OMArk results give an estimate for the completess of the assembly. Only the completeness part of OMArk is relevant here, since the annotation done this way only consider genes annotated from mapping conserved genes.   
**Warning**: the consistency part of OMArk should not be used to evaluate proteomes directly annotated from OMArk output since it would be circular logic. Instead, consistency evaluation should only be used on annotation created from methods independant from OMArk.

## Assembly completeness with a genefinder

In case the ancestral lineage chosen by OMArk for your proteome is quite distant from your species of interest, it is best to use an *ab initio* predicttion method to first estimate the completeness of the assembly.

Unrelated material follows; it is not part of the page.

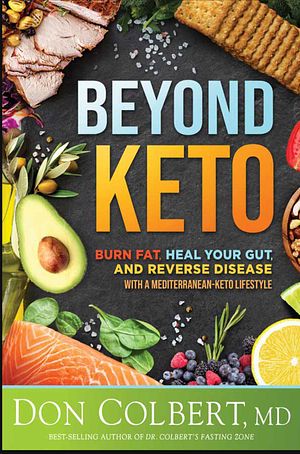 Beyond Keto: Burn Fat, Heal Your Gut, and Reverse Disease With a Mediterranean-Keto Lifestyle by Don Colbert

The cell below can help you by downloading sequences from the selected lineage to use as a training set for methods such as [Augustus](https://github.com/Gaius-Augustus/Augustus). 

In [None]:
#input for Genefinder
PATH_OUTPUT=  ''
sequence_of_hog = oc.get_sequences_hog(hog_list, nseq=20, level=LEVEL)
oc.write_FASTA_missing_HOGs(sequence_of_hog, PATH_OUTPUT)

Using *ab initio* annotation method can require parallelizing, or parameter tuning, that is best made following instructions from the authors of a method. Once predictions are made, you can use OMAmer and OMArk in their normal on the output protein FASTA file.